Requirements
Can you quote the lines starting at the one that contains "As observed in" and ending at the one that contains "can be found farthest from (14,185)?", leaving the pictures out?

Working data
╭──

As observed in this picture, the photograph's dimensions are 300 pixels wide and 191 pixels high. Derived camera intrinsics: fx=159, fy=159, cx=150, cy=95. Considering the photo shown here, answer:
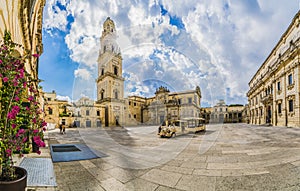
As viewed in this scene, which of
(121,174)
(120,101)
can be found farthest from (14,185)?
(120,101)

╰──
╭──

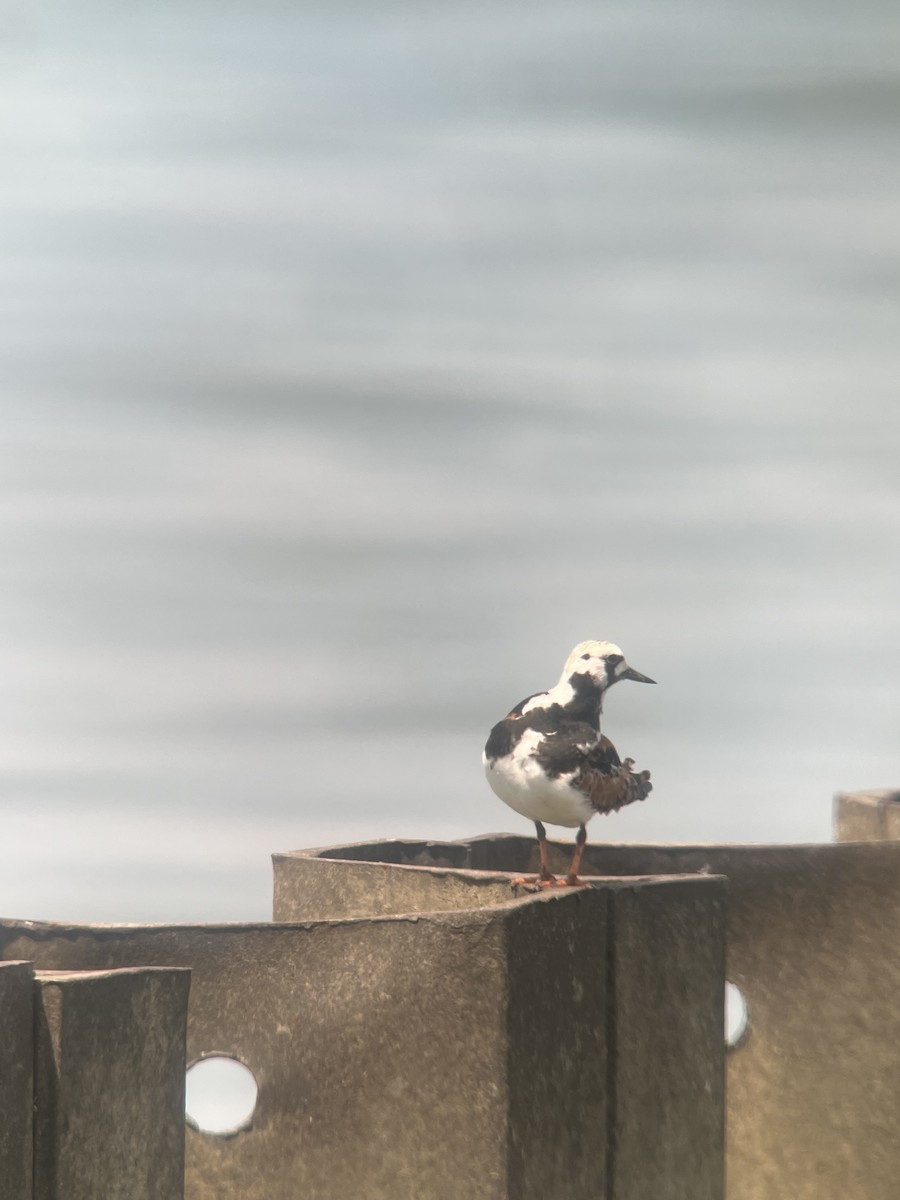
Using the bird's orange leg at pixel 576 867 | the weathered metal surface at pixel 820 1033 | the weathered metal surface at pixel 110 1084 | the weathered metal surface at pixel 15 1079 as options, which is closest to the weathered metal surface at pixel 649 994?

╰──

Response
As observed in this picture, the photograph's dimensions are 300 pixels wide and 191 pixels high. Derived camera intrinsics: fx=159, fy=159, cx=150, cy=95. Considering the photo shown here, answer:
As viewed in this scene, which of
(121,174)
(120,101)
can be found farthest from (14,185)?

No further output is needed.